> To learn as much as possible before you irreversibly change it.
That's valuable too. But Mars's main value to humanity will be as a second home, not as a geologic curiosity.
We'll be much more secure as a species if we have a second planet where we can walk outside and breathe the air, even if the temperature will be stuck at ~250K.
There is some value to this argument if Mars turns out to have life on it. If this is the cas we should definitely hold off on the terraforming, which is why I hope it isn't.
So... we ruined this planet by making it less habitable, and we'd ruin Mars by making it more habitable?

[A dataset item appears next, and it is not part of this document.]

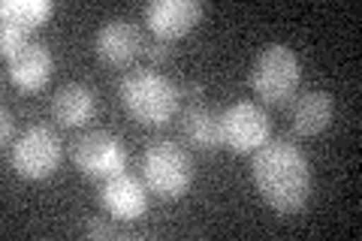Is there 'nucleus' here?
Returning a JSON list of instances; mask_svg holds the SVG:
<instances>
[{"label": "nucleus", "mask_w": 362, "mask_h": 241, "mask_svg": "<svg viewBox=\"0 0 362 241\" xmlns=\"http://www.w3.org/2000/svg\"><path fill=\"white\" fill-rule=\"evenodd\" d=\"M54 70V57L52 49L40 40H30L18 54L9 57V78L21 90H37L52 78Z\"/></svg>", "instance_id": "11"}, {"label": "nucleus", "mask_w": 362, "mask_h": 241, "mask_svg": "<svg viewBox=\"0 0 362 241\" xmlns=\"http://www.w3.org/2000/svg\"><path fill=\"white\" fill-rule=\"evenodd\" d=\"M100 202L109 217L115 221H136L148 208V193H145L142 181L130 175V172H118L103 181V190H100Z\"/></svg>", "instance_id": "9"}, {"label": "nucleus", "mask_w": 362, "mask_h": 241, "mask_svg": "<svg viewBox=\"0 0 362 241\" xmlns=\"http://www.w3.org/2000/svg\"><path fill=\"white\" fill-rule=\"evenodd\" d=\"M181 130L185 139L199 148V151H218L223 145V130H221V114H214L202 102H190L181 114Z\"/></svg>", "instance_id": "14"}, {"label": "nucleus", "mask_w": 362, "mask_h": 241, "mask_svg": "<svg viewBox=\"0 0 362 241\" xmlns=\"http://www.w3.org/2000/svg\"><path fill=\"white\" fill-rule=\"evenodd\" d=\"M70 154L78 172L97 181H106L127 169V151H124L121 139L106 130H88L82 136H76L70 145Z\"/></svg>", "instance_id": "5"}, {"label": "nucleus", "mask_w": 362, "mask_h": 241, "mask_svg": "<svg viewBox=\"0 0 362 241\" xmlns=\"http://www.w3.org/2000/svg\"><path fill=\"white\" fill-rule=\"evenodd\" d=\"M94 112H97V97L82 82H66L52 97V114L61 127H82V124L94 118Z\"/></svg>", "instance_id": "12"}, {"label": "nucleus", "mask_w": 362, "mask_h": 241, "mask_svg": "<svg viewBox=\"0 0 362 241\" xmlns=\"http://www.w3.org/2000/svg\"><path fill=\"white\" fill-rule=\"evenodd\" d=\"M61 163V139L45 124H33L13 145V166L21 178L42 181Z\"/></svg>", "instance_id": "6"}, {"label": "nucleus", "mask_w": 362, "mask_h": 241, "mask_svg": "<svg viewBox=\"0 0 362 241\" xmlns=\"http://www.w3.org/2000/svg\"><path fill=\"white\" fill-rule=\"evenodd\" d=\"M28 42H30V28L18 25V21H4V28H0V49H4L6 57L18 54Z\"/></svg>", "instance_id": "16"}, {"label": "nucleus", "mask_w": 362, "mask_h": 241, "mask_svg": "<svg viewBox=\"0 0 362 241\" xmlns=\"http://www.w3.org/2000/svg\"><path fill=\"white\" fill-rule=\"evenodd\" d=\"M251 175L269 208L296 214L311 199V166L299 145L290 139H266L254 151Z\"/></svg>", "instance_id": "1"}, {"label": "nucleus", "mask_w": 362, "mask_h": 241, "mask_svg": "<svg viewBox=\"0 0 362 241\" xmlns=\"http://www.w3.org/2000/svg\"><path fill=\"white\" fill-rule=\"evenodd\" d=\"M302 82V61L299 54L284 42H269L259 49L251 66V88L269 106H284L296 97Z\"/></svg>", "instance_id": "3"}, {"label": "nucleus", "mask_w": 362, "mask_h": 241, "mask_svg": "<svg viewBox=\"0 0 362 241\" xmlns=\"http://www.w3.org/2000/svg\"><path fill=\"white\" fill-rule=\"evenodd\" d=\"M206 13L199 0H151L145 6V21L160 40H178Z\"/></svg>", "instance_id": "8"}, {"label": "nucleus", "mask_w": 362, "mask_h": 241, "mask_svg": "<svg viewBox=\"0 0 362 241\" xmlns=\"http://www.w3.org/2000/svg\"><path fill=\"white\" fill-rule=\"evenodd\" d=\"M52 9H54L52 0H4L0 16H4V21H18L25 28H37L52 16Z\"/></svg>", "instance_id": "15"}, {"label": "nucleus", "mask_w": 362, "mask_h": 241, "mask_svg": "<svg viewBox=\"0 0 362 241\" xmlns=\"http://www.w3.org/2000/svg\"><path fill=\"white\" fill-rule=\"evenodd\" d=\"M142 175L151 193L160 199H178L185 196L194 184V160L178 142H151L142 154Z\"/></svg>", "instance_id": "4"}, {"label": "nucleus", "mask_w": 362, "mask_h": 241, "mask_svg": "<svg viewBox=\"0 0 362 241\" xmlns=\"http://www.w3.org/2000/svg\"><path fill=\"white\" fill-rule=\"evenodd\" d=\"M118 94L124 109L145 127H163L175 118L181 90L157 70H133L121 78Z\"/></svg>", "instance_id": "2"}, {"label": "nucleus", "mask_w": 362, "mask_h": 241, "mask_svg": "<svg viewBox=\"0 0 362 241\" xmlns=\"http://www.w3.org/2000/svg\"><path fill=\"white\" fill-rule=\"evenodd\" d=\"M332 112H335L332 94H326V90H305V94L293 100V106H290L293 130L302 133V136L323 133L332 124Z\"/></svg>", "instance_id": "13"}, {"label": "nucleus", "mask_w": 362, "mask_h": 241, "mask_svg": "<svg viewBox=\"0 0 362 241\" xmlns=\"http://www.w3.org/2000/svg\"><path fill=\"white\" fill-rule=\"evenodd\" d=\"M13 130H16V121H13V112L4 109L0 112V136H4V142L13 139Z\"/></svg>", "instance_id": "18"}, {"label": "nucleus", "mask_w": 362, "mask_h": 241, "mask_svg": "<svg viewBox=\"0 0 362 241\" xmlns=\"http://www.w3.org/2000/svg\"><path fill=\"white\" fill-rule=\"evenodd\" d=\"M145 54H148L151 61H157V64H160V61H166V57H169V45H166L163 40H160V42H151L148 49H145Z\"/></svg>", "instance_id": "19"}, {"label": "nucleus", "mask_w": 362, "mask_h": 241, "mask_svg": "<svg viewBox=\"0 0 362 241\" xmlns=\"http://www.w3.org/2000/svg\"><path fill=\"white\" fill-rule=\"evenodd\" d=\"M85 235L88 238H112V235H115V226L106 223V221H100V217H90L88 226H85Z\"/></svg>", "instance_id": "17"}, {"label": "nucleus", "mask_w": 362, "mask_h": 241, "mask_svg": "<svg viewBox=\"0 0 362 241\" xmlns=\"http://www.w3.org/2000/svg\"><path fill=\"white\" fill-rule=\"evenodd\" d=\"M221 130L223 145H230L239 154H254L266 139H272V118L257 102L239 100L226 112H221Z\"/></svg>", "instance_id": "7"}, {"label": "nucleus", "mask_w": 362, "mask_h": 241, "mask_svg": "<svg viewBox=\"0 0 362 241\" xmlns=\"http://www.w3.org/2000/svg\"><path fill=\"white\" fill-rule=\"evenodd\" d=\"M94 49H97V57L103 64L124 66V64H130L133 57L145 49L142 30L136 28L130 18H109L106 25L97 30Z\"/></svg>", "instance_id": "10"}]
</instances>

I take it we're supposed to leave the entirety of the universe exactly as it happened to be before we realized that we're capable of rearranging very tiny little bits of it?
I imagine we would lose the ability to learn about certain aspects of the planet (atmosphere, etc) if we changed it, but would the trade off be worth it given everything else that would be infinitely easier to study? I'm asking because I don't really know.
Mars is very cold right now with almost no atmosphere, and it has remained relatively unchanged for billions (yes, billions) of years.
Terraforming it would entail thickening the atmosphere and heating it up. That'd cause a lot of changes to its surface. Water frozen for eons might start flowing, gases currently frozen in the ground might start evaporating etc.
Eventually it might start raining, which would start massive planet-wide erosion. There's a reason you see craters on the Moon and not on Earth: It rains.
To learn as much as possible before you irreversibly change it.